#### [DOCUMENT EXCERPT]

District and school leaders see a steady stream of commercial vendors touting particular assessments. But these decision makers rarely have strong expertise in assessment or in all subject areas, and few have the time to review the quality and fit of what is peddled. States can provide a service to districts by engaging assessment and subject-matter experts to review and provide independent evaluations of the options. Colorado, for example, recently passed legislation requiring its department of education to publish a list of evidence-informed assessment and curriculum options for math.[6]

Curriculum. States vary in the discretion they give districts in selecting the curriculum. Guidance from experts engaged by the state could help district leaders make informed choices. Recent efforts in some states to ensure that literacy curricula and practices are aligned with recent research on the teaching of reading provide a model for math.

#### [EXERCISE TASKS]
1. In the excerpt on state guidance for assessment and curriculum, what did Colorado's recent legislation require its department of education to publish?
2. Pick up the excerpt on state guidance for assessment and curriculum where it stops and continue it.
The lines after this point are separate from the excerpt on state guidance for assessment and curriculum.

#### [DATA]
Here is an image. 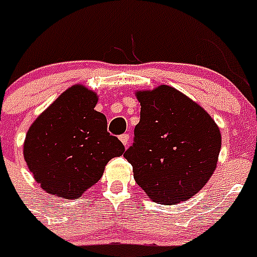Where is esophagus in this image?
I'll return each mask as SVG.
<instances>
[{
  "instance_id": "esophagus-1",
  "label": "esophagus",
  "mask_w": 257,
  "mask_h": 257,
  "mask_svg": "<svg viewBox=\"0 0 257 257\" xmlns=\"http://www.w3.org/2000/svg\"><path fill=\"white\" fill-rule=\"evenodd\" d=\"M119 140H121L122 144H123L124 147H127V145H128V143H130V136L127 135V134H122V135L119 136Z\"/></svg>"
}]
</instances>
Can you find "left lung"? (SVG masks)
I'll use <instances>...</instances> for the list:
<instances>
[{
	"label": "left lung",
	"instance_id": "1",
	"mask_svg": "<svg viewBox=\"0 0 257 257\" xmlns=\"http://www.w3.org/2000/svg\"><path fill=\"white\" fill-rule=\"evenodd\" d=\"M140 122L124 158L151 199L165 205L187 201L216 169L221 134L211 115L167 85L136 92Z\"/></svg>",
	"mask_w": 257,
	"mask_h": 257
}]
</instances>
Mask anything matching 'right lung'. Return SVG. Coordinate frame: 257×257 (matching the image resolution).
<instances>
[{
	"instance_id": "obj_1",
	"label": "right lung",
	"mask_w": 257,
	"mask_h": 257,
	"mask_svg": "<svg viewBox=\"0 0 257 257\" xmlns=\"http://www.w3.org/2000/svg\"><path fill=\"white\" fill-rule=\"evenodd\" d=\"M97 95L82 85L65 90L29 127L24 160L45 192L78 198L103 176L109 161L124 147L106 131L96 112Z\"/></svg>"
}]
</instances>
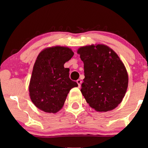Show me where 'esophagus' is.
Returning <instances> with one entry per match:
<instances>
[{
	"label": "esophagus",
	"mask_w": 148,
	"mask_h": 148,
	"mask_svg": "<svg viewBox=\"0 0 148 148\" xmlns=\"http://www.w3.org/2000/svg\"><path fill=\"white\" fill-rule=\"evenodd\" d=\"M77 83L79 88H80V87H81V84H82V80H81V79H78V80H77Z\"/></svg>",
	"instance_id": "obj_1"
}]
</instances>
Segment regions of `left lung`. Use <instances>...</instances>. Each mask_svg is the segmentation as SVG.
Listing matches in <instances>:
<instances>
[{
	"mask_svg": "<svg viewBox=\"0 0 148 148\" xmlns=\"http://www.w3.org/2000/svg\"><path fill=\"white\" fill-rule=\"evenodd\" d=\"M77 53L84 64L82 92L90 106L98 112L116 108L128 87V74L119 56L103 44L84 46Z\"/></svg>",
	"mask_w": 148,
	"mask_h": 148,
	"instance_id": "8db88e82",
	"label": "left lung"
}]
</instances>
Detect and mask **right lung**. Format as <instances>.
Returning <instances> with one entry per match:
<instances>
[{
    "instance_id": "right-lung-1",
    "label": "right lung",
    "mask_w": 148,
    "mask_h": 148,
    "mask_svg": "<svg viewBox=\"0 0 148 148\" xmlns=\"http://www.w3.org/2000/svg\"><path fill=\"white\" fill-rule=\"evenodd\" d=\"M67 47L54 46L38 54L34 65L29 92L34 105L46 112L56 113L63 106L69 91L78 85L69 78L64 64L73 56Z\"/></svg>"
}]
</instances>
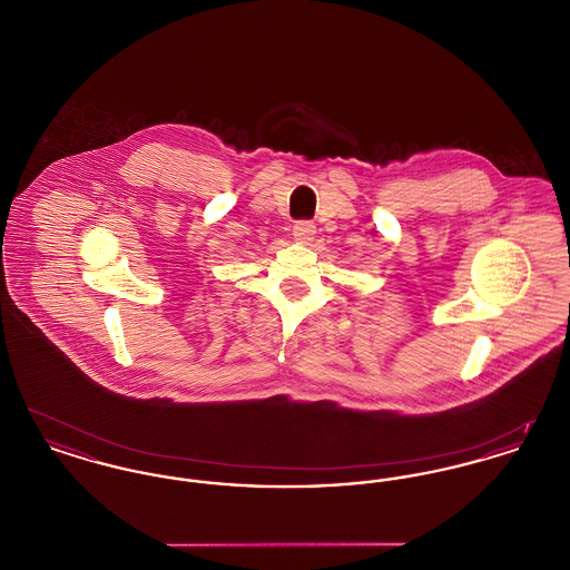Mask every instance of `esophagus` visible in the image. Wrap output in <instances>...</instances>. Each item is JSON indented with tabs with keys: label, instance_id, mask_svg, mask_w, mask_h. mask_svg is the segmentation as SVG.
<instances>
[{
	"label": "esophagus",
	"instance_id": "obj_1",
	"mask_svg": "<svg viewBox=\"0 0 570 570\" xmlns=\"http://www.w3.org/2000/svg\"><path fill=\"white\" fill-rule=\"evenodd\" d=\"M293 235H295L298 244H309L314 239V235H316V226L312 222H307V219H301V222L293 226Z\"/></svg>",
	"mask_w": 570,
	"mask_h": 570
}]
</instances>
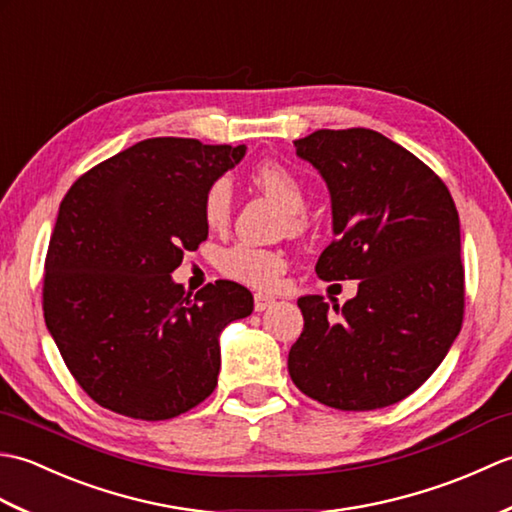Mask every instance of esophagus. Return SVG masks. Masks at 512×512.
Segmentation results:
<instances>
[{
    "instance_id": "1",
    "label": "esophagus",
    "mask_w": 512,
    "mask_h": 512,
    "mask_svg": "<svg viewBox=\"0 0 512 512\" xmlns=\"http://www.w3.org/2000/svg\"><path fill=\"white\" fill-rule=\"evenodd\" d=\"M270 306H275V297L262 295V292H257V295H255V310H257V312H264V310H268Z\"/></svg>"
}]
</instances>
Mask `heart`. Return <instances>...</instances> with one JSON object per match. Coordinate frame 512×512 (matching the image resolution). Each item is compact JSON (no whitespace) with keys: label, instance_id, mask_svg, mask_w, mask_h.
<instances>
[{"label":"heart","instance_id":"heart-1","mask_svg":"<svg viewBox=\"0 0 512 512\" xmlns=\"http://www.w3.org/2000/svg\"><path fill=\"white\" fill-rule=\"evenodd\" d=\"M250 182L259 191H264L268 198H273L281 209L288 213V224L292 231L306 228V187L288 167L275 160H266L257 165L250 173ZM233 193L228 180L220 178L209 184L202 198V217L213 231L222 228L231 220ZM220 268L226 277H231L239 284H246L257 290L277 288L281 275L286 273V257L279 250L259 248L250 244H235L224 250L220 257Z\"/></svg>","mask_w":512,"mask_h":512}]
</instances>
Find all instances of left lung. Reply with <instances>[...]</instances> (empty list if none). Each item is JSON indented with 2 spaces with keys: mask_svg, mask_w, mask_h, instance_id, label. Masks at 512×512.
I'll return each mask as SVG.
<instances>
[{
  "mask_svg": "<svg viewBox=\"0 0 512 512\" xmlns=\"http://www.w3.org/2000/svg\"><path fill=\"white\" fill-rule=\"evenodd\" d=\"M295 147L332 195L336 237L317 275L361 281L336 317L319 295L297 301L290 378L341 411L394 405L436 372L462 328L458 209L436 173L374 129H319Z\"/></svg>",
  "mask_w": 512,
  "mask_h": 512,
  "instance_id": "obj_1",
  "label": "left lung"
}]
</instances>
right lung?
<instances>
[{"label":"right lung","instance_id":"add662e5","mask_svg":"<svg viewBox=\"0 0 512 512\" xmlns=\"http://www.w3.org/2000/svg\"><path fill=\"white\" fill-rule=\"evenodd\" d=\"M244 154V145L147 138L65 193L46 255L43 317L96 405L169 420L213 394L217 336L253 312V295L220 279L191 297L171 273L209 235L204 191Z\"/></svg>","mask_w":512,"mask_h":512}]
</instances>
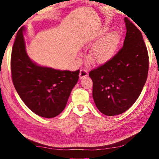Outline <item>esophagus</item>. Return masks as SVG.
Here are the masks:
<instances>
[{"label":"esophagus","mask_w":159,"mask_h":159,"mask_svg":"<svg viewBox=\"0 0 159 159\" xmlns=\"http://www.w3.org/2000/svg\"><path fill=\"white\" fill-rule=\"evenodd\" d=\"M88 76V70L85 69H80V74H79V79H83L84 78Z\"/></svg>","instance_id":"34e87169"}]
</instances>
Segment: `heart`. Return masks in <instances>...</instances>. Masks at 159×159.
Returning <instances> with one entry per match:
<instances>
[{
  "instance_id": "heart-1",
  "label": "heart",
  "mask_w": 159,
  "mask_h": 159,
  "mask_svg": "<svg viewBox=\"0 0 159 159\" xmlns=\"http://www.w3.org/2000/svg\"><path fill=\"white\" fill-rule=\"evenodd\" d=\"M108 27H103L96 36L92 37L90 42L95 43L102 39L107 31ZM120 43V35L116 31H112L104 36L102 41L94 46L89 55V60L91 62L96 64H103L108 62L114 58L117 52Z\"/></svg>"
}]
</instances>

#### [ANSWERS]
1. A list of evidence-informed assessment and curriculum options for math.

2.
Research on “whole child,” child-centered, play-based preschool curricula has found that they fail to produce gains in either math or literacy.[7] Only curricula that are math specific have been found to support math skill development, and there are several curricula at the preschool level that have strong research support.

Whether evaluating curricula for preschool or the elementary grades, it is useful to consider these questions:

• Is it aligned with the state’s student learning standards?
• Is it designed to develop deep understanding?
• Is it likely to promote effective teaching?
• Can students with different levels of understanding engage in the tasks and solve the problems provided?
• Does each grade build on and extend learning from the previous grade?
• Does it build in formative assessments?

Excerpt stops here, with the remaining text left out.